Indonesia adalah negara agraris yang dulunya berjaya banget. Kata orang tua dulu sih beras dan hasil panen lain jumlahnya sampai tumpah dan meluber saking banyaknya. Sekarang pertanian kita seperti nggak tentu arah, malah beberapa kali sering impor dari tetangga sebelah yang notabene sawahnya cuma sejengkal jika dibandingkan dengan Indonesia. Miris dah!

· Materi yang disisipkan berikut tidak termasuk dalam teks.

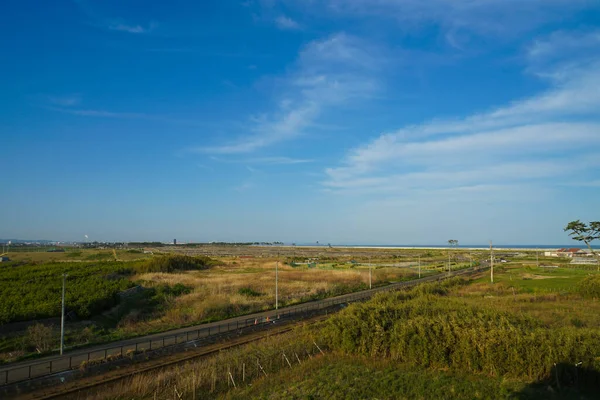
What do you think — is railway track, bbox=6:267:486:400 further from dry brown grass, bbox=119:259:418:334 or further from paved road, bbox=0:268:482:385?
dry brown grass, bbox=119:259:418:334

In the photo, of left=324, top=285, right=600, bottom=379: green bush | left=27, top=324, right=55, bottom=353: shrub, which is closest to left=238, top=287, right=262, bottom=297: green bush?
left=27, top=324, right=55, bottom=353: shrub

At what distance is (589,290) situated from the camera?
49.7m

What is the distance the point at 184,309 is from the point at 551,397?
1496 inches

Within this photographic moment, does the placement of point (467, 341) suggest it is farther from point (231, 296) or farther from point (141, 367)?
point (231, 296)

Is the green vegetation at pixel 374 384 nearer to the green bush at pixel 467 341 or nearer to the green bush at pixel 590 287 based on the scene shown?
the green bush at pixel 467 341

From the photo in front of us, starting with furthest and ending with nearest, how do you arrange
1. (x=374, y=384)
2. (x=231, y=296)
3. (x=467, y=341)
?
(x=231, y=296) → (x=467, y=341) → (x=374, y=384)

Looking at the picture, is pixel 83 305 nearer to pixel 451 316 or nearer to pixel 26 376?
pixel 26 376

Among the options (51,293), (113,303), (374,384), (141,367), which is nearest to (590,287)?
(374,384)

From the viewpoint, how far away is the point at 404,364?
76.5ft

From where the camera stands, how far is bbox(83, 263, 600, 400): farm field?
62.2 ft

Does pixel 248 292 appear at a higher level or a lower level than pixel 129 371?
lower

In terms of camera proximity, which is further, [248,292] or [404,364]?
[248,292]

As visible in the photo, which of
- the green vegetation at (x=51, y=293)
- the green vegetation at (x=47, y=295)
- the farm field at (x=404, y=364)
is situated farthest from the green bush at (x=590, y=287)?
the green vegetation at (x=47, y=295)

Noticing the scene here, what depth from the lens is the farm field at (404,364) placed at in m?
19.0
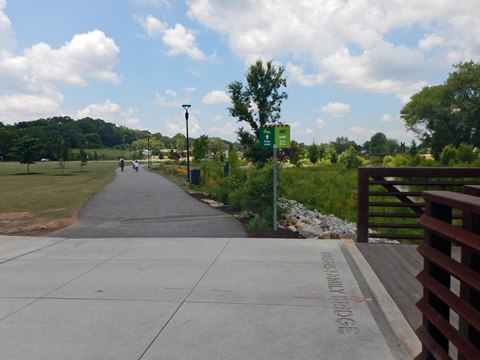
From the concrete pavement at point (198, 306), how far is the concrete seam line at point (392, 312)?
0.05ft

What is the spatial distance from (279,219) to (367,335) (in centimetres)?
656

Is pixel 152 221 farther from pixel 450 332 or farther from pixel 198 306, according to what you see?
pixel 450 332

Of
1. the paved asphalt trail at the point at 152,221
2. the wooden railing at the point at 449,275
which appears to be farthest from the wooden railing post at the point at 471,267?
the paved asphalt trail at the point at 152,221

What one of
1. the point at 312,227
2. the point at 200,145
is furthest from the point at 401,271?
the point at 200,145

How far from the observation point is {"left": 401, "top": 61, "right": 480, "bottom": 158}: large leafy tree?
206 ft

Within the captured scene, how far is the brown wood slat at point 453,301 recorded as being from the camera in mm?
2049

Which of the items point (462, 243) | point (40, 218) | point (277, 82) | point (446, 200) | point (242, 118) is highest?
point (277, 82)

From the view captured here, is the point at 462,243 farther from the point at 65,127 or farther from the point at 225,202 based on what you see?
the point at 65,127

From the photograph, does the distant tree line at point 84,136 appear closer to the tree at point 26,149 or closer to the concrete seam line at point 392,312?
the tree at point 26,149

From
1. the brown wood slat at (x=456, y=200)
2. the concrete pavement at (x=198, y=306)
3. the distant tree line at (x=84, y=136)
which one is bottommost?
the concrete pavement at (x=198, y=306)

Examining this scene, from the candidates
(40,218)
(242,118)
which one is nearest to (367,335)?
(40,218)

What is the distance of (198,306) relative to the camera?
14.3 feet

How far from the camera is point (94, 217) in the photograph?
Result: 38.5ft

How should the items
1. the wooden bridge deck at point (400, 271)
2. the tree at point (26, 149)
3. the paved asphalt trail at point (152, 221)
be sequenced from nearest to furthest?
the wooden bridge deck at point (400, 271) < the paved asphalt trail at point (152, 221) < the tree at point (26, 149)
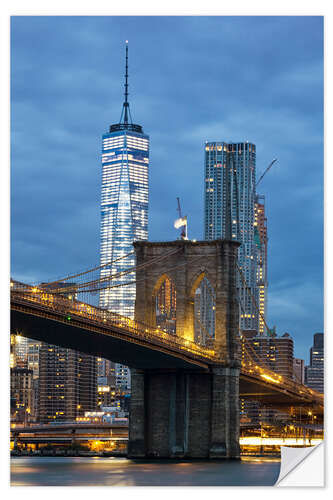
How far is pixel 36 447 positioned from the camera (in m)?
159

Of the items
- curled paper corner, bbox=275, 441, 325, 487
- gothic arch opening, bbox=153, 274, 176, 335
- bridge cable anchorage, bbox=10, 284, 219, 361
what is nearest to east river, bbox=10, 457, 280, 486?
bridge cable anchorage, bbox=10, 284, 219, 361

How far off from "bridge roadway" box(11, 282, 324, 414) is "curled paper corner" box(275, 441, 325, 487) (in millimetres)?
26302

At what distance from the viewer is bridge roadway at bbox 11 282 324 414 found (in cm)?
6297

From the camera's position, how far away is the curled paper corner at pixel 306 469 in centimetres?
3500

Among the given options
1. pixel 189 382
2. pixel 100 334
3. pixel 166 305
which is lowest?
pixel 189 382

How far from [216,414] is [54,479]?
32465 millimetres

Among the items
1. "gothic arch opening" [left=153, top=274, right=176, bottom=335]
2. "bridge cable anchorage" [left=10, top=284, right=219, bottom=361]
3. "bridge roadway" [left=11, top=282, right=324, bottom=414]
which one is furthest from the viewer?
"gothic arch opening" [left=153, top=274, right=176, bottom=335]

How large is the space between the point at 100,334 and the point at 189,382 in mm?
20229

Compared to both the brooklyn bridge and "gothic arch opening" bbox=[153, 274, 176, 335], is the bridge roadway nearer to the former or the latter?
the brooklyn bridge

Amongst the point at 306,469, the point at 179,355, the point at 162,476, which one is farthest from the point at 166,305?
the point at 306,469

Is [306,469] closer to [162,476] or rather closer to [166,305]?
[162,476]

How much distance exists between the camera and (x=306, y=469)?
35.3m
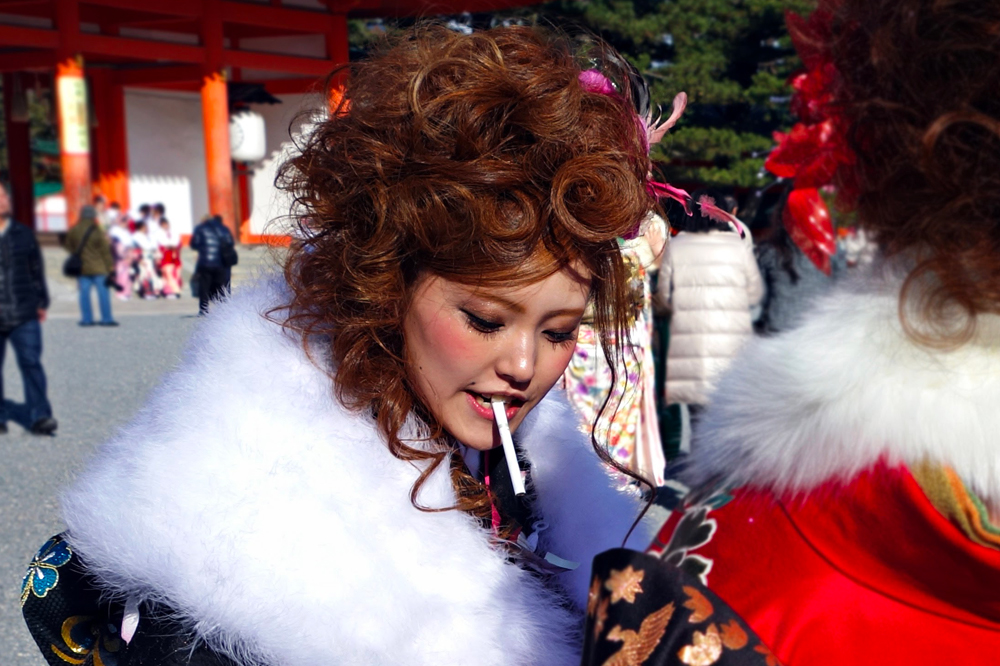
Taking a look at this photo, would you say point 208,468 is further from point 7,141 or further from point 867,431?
point 7,141

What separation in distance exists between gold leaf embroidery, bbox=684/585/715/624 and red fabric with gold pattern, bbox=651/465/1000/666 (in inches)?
4.8

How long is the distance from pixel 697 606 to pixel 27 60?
16.3 metres

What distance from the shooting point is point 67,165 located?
44.3 ft

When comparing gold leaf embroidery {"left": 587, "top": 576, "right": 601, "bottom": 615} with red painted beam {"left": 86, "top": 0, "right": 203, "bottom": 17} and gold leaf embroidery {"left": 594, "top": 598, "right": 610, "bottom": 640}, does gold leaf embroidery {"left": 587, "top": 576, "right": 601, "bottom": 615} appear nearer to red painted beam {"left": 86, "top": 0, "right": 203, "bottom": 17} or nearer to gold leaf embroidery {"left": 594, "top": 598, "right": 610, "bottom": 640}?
gold leaf embroidery {"left": 594, "top": 598, "right": 610, "bottom": 640}

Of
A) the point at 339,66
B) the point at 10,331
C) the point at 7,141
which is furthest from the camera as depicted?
the point at 7,141

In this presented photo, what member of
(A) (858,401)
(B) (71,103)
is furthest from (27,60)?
(A) (858,401)

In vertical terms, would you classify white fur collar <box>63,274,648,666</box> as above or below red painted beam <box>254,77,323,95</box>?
below

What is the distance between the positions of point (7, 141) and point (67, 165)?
16.8 feet

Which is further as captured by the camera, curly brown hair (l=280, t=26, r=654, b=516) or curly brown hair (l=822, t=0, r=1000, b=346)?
curly brown hair (l=280, t=26, r=654, b=516)

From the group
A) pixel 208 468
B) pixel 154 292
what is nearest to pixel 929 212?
pixel 208 468

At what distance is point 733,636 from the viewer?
2.29ft

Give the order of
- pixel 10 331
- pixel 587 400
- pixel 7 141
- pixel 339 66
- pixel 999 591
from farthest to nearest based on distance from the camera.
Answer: pixel 7 141
pixel 10 331
pixel 587 400
pixel 339 66
pixel 999 591

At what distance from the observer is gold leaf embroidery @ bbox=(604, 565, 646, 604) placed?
69 centimetres

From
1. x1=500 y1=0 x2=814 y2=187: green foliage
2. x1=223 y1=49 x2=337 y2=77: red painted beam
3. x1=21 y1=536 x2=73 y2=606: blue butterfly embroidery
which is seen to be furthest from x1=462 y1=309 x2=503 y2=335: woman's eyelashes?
x1=223 y1=49 x2=337 y2=77: red painted beam
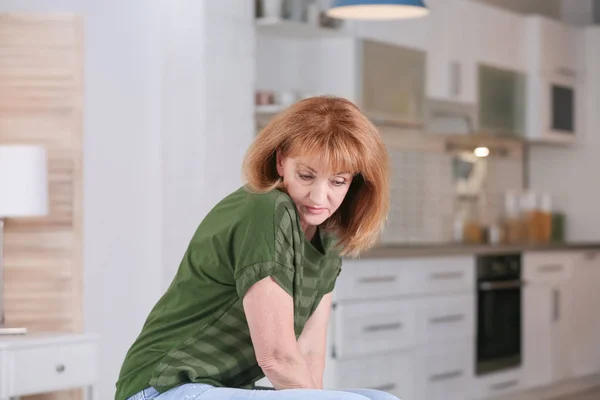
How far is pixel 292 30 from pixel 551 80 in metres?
2.33

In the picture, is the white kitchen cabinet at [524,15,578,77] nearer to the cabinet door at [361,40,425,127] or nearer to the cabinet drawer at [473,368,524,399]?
the cabinet door at [361,40,425,127]

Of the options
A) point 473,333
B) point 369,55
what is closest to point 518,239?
point 473,333

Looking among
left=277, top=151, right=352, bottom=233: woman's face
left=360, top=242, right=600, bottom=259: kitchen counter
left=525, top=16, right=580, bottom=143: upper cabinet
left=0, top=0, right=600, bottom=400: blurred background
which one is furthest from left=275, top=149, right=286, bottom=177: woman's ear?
left=525, top=16, right=580, bottom=143: upper cabinet

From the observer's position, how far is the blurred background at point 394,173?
13.1 feet

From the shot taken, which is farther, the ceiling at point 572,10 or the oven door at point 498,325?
the ceiling at point 572,10

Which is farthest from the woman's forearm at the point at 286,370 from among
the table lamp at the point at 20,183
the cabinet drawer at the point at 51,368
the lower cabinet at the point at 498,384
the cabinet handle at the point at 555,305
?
the cabinet handle at the point at 555,305

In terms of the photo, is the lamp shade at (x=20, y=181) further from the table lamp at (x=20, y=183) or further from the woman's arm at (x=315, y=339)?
the woman's arm at (x=315, y=339)

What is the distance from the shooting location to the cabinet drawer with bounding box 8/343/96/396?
3.47m

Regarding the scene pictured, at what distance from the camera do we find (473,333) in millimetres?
5281

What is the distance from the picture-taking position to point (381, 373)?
466cm

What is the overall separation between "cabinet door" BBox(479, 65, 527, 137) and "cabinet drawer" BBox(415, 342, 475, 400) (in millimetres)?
1554

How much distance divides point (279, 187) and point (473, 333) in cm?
365

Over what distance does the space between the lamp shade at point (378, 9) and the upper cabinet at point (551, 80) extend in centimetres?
258

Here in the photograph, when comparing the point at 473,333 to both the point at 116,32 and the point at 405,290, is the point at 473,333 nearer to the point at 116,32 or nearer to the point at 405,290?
the point at 405,290
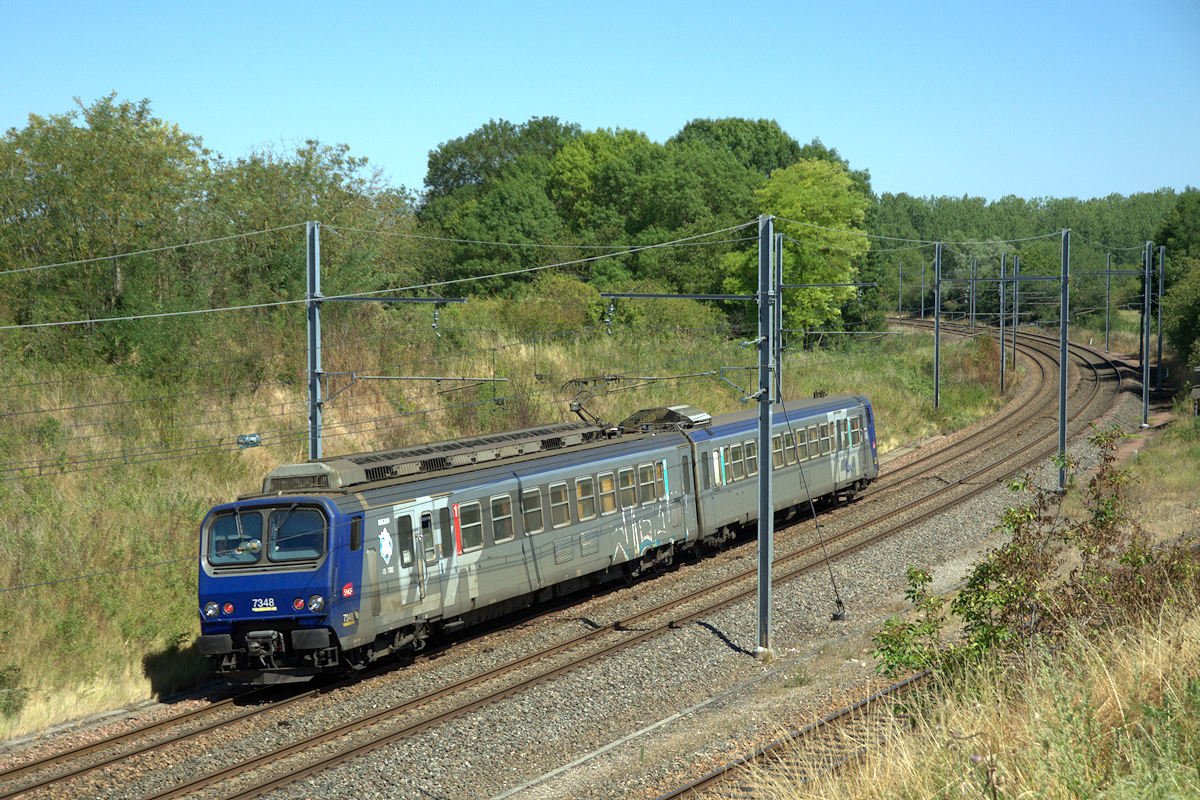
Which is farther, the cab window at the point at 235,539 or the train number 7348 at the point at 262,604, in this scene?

Yup, seperti yang loe tebak. Perbedaan teknologi lah yang membuat Indonesia ketinggalan jauh. Seandainya pemerintah mengaplikasikan beberapa teknologi berikut, dijamin deh bakal balik lagi superior seperti dulu.

GPS

GPS mampu memetakan secara detail lokasi yang diinginkan dengan bantuan satelit dan bisa dilihat dengan view yang beragam. Map ini bisa berguna untuk penelitian lebih lanjut atau disematkan menjadi satu pada sebuah mesin otomatis misalnya untuk panen atau menanam. Berbekal peta GPS yang udah disimpan, maka petani tinggal duduk manis menunggu si mesin ini menggantikan kerja mereka. Nggak usah khawatir bakal amburadul karena mesin jelas presisi. Di Amerika teknik ini dinamakan precision agriculture.

Drone

Kebiasaan petani kita yang serba manual benar-benar membuang waktu, Bro. Contohnya memeriksa satu persatu tanaman yang terkena hama dan sebagainya. Sebenarnya hal ini bisa banget digantikan dengan teknologi yang lagi booming saat ini. Yup, drone! Pasangi kamera dan kontrol si quadchopter ini berkeliling sawah. Lalu pantau lewat screen receiver. Kalau udah nemuin biang keroknya, udah deh tinggal lakukan treatment sesuai kebutuhan. Simple, cepat dan akurat.

Sensor

Penggunaan sensor ini digunakan untuk mendeteksi tanaman yang sehat dan nggak. Penggunaanya bisa melalui device. Paling keren sih digabung dengan drone juga. Jadi, nggak cuma wara wiri aja, si drone yang dilengkapi sensor ini juga bisa mendeteksi daerah mana aja yang butuh perhatian lebih. Kalau perlu implementasikan flying robot buat eksekutor. Duh, pertanian impian banget deh yang kayak begini.

Kapan nih teknologi seperti ini benar-benar diterapkan di sawah-sawah. Bayangin aja udah gokil banget.